Required task
Recast the part of the data that opens with the line containing "Between the options" and closes with the line containing "35.1 metres", both ends included, as a Markdown table with the columns Row and Line. Skip blank lines and leave the pictures out.

══ Records shown ══

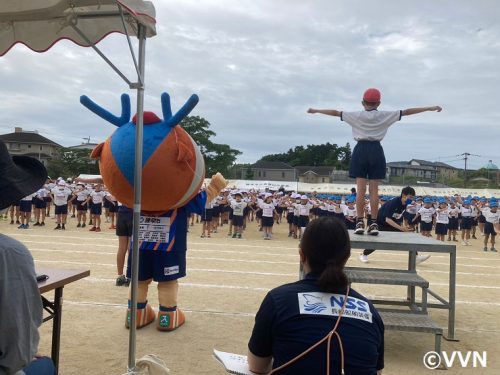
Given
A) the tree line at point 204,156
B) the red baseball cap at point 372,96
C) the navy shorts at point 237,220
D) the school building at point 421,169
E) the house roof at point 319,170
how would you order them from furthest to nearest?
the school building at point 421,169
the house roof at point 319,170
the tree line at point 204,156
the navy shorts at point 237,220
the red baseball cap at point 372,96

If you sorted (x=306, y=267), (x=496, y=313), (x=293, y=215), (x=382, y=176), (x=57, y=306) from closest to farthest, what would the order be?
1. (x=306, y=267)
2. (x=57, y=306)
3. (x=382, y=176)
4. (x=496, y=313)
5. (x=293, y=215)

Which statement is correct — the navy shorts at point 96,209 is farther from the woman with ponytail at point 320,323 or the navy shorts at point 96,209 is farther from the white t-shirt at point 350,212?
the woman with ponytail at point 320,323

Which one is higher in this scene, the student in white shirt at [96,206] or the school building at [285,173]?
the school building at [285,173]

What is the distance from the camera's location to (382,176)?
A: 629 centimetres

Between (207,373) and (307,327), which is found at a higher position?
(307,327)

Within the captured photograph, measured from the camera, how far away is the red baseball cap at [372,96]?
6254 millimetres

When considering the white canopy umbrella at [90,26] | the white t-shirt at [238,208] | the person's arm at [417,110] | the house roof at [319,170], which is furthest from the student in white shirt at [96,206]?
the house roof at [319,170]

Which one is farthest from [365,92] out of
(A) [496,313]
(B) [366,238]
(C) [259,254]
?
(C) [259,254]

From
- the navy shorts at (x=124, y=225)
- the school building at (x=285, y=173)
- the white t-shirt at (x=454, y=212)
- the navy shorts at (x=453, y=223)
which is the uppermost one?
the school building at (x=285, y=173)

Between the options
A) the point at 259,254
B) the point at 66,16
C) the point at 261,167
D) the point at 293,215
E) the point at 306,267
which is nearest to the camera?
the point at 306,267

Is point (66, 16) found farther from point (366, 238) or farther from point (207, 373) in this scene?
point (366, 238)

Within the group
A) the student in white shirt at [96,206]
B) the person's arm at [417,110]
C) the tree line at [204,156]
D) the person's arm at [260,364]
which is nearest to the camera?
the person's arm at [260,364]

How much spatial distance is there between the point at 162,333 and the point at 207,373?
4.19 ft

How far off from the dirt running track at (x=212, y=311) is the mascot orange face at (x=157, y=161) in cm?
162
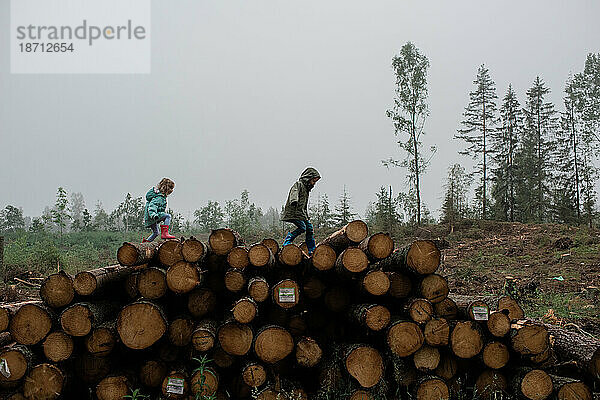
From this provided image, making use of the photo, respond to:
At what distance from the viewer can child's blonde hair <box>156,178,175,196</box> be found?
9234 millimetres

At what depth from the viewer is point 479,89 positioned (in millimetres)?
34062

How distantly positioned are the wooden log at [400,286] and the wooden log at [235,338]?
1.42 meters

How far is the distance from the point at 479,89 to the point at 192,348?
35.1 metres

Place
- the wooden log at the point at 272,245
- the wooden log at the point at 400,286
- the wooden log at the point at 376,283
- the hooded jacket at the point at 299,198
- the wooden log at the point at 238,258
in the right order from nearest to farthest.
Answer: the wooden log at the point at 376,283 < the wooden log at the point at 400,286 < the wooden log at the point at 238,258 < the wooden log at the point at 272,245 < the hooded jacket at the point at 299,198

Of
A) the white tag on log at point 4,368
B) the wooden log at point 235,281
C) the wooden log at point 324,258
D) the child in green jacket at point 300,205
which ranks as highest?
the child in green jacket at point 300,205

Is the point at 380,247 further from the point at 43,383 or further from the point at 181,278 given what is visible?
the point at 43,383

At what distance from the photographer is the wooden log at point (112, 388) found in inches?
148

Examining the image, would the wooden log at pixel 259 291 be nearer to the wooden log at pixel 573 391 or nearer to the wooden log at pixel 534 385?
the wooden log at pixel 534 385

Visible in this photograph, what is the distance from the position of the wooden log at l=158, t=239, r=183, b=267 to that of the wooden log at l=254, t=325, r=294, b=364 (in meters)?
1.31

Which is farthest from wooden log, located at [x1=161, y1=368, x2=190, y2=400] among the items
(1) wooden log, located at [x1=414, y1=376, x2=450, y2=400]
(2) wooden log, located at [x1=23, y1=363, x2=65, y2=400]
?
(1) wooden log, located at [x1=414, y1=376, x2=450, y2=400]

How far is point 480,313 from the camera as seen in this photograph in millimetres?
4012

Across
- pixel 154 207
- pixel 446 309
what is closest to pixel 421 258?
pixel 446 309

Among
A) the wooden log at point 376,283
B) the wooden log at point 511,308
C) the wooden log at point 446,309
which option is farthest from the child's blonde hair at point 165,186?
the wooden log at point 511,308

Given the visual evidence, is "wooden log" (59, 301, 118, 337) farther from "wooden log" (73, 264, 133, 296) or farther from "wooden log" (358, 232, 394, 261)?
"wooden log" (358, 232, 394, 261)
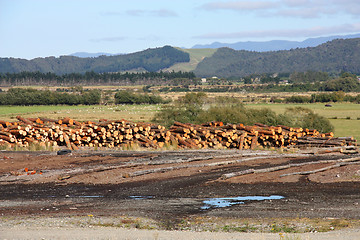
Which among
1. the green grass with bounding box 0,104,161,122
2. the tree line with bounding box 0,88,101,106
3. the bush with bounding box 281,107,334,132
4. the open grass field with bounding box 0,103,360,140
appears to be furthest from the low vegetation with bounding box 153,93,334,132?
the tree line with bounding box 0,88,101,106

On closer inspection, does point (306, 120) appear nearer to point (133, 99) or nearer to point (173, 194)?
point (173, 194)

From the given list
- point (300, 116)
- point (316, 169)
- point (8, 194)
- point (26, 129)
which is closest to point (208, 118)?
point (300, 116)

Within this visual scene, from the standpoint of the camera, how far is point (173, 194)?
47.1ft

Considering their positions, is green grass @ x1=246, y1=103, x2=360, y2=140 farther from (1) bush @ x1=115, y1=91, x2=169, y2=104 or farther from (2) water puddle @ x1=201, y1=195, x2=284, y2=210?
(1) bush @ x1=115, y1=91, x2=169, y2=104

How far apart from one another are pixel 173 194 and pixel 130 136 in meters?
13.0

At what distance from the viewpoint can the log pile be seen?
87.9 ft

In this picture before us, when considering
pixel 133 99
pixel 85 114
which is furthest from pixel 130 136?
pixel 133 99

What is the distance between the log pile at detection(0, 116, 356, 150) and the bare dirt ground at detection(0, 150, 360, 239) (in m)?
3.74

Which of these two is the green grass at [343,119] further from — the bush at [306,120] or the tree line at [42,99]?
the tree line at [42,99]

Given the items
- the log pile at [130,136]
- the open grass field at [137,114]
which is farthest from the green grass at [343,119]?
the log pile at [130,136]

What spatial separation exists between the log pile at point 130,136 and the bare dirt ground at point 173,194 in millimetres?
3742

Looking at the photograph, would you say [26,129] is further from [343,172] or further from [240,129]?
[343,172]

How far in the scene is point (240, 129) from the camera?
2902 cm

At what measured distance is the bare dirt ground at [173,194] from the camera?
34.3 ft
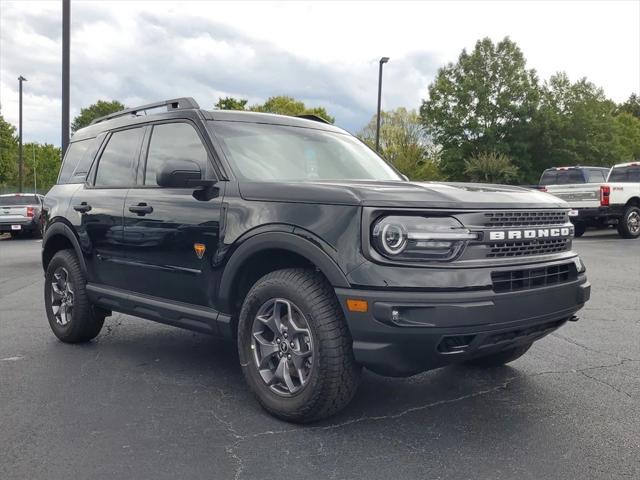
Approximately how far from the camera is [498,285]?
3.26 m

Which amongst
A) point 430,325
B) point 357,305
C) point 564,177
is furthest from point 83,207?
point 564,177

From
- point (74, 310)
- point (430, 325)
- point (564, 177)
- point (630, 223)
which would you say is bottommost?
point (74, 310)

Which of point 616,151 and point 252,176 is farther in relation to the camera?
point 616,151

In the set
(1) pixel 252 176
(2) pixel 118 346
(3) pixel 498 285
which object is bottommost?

═══

Result of this exercise
| Row | Line |
|---|---|
| 1 | Between the options |
| 2 | A) the point at 259,254 |
| 3 | B) the point at 66,16 |
| 4 | C) the point at 261,167 |
| 5 | D) the point at 293,215 |
| 6 | E) the point at 306,267 |
| 7 | which is nearest to the camera? |
| 8 | the point at 306,267 |
| 9 | Is point (66, 16) found farther from point (366, 238) or farther from point (207, 373) in this scene? |
| 10 | point (366, 238) |
| 11 | Within the group |
| 12 | A) the student in white shirt at [96,206] |
| 13 | B) the person's arm at [417,110] |
| 14 | C) the tree line at [204,156] |
| 15 | D) the person's arm at [260,364] |
| 16 | which is nearest to the camera? |
| 17 | the person's arm at [260,364] |
| 18 | How much spatial distance is there between the point at 162,333 and the point at 207,373? |
| 19 | 4.19 ft |
| 20 | How far off from the dirt running track at (x=212, y=311) is the mascot orange face at (x=157, y=161) in cm? |
| 21 | 162 |
| 22 | From this provided image, making use of the photo, respond to: |
| 23 | At what distance from the viewer can child's blonde hair <box>156,178,175,196</box> be found? |
| 24 | 9234 millimetres |
| 25 | At what depth from the viewer is point 479,89 positioned (in millimetres)? |
| 26 | 34062 |
| 27 | How distantly positioned are the wooden log at [400,286] and the wooden log at [235,338]? |
| 28 | 1.42 meters |
| 29 | How far is the distance from the point at 479,89 to the point at 192,348? |
| 30 | 35.1 metres |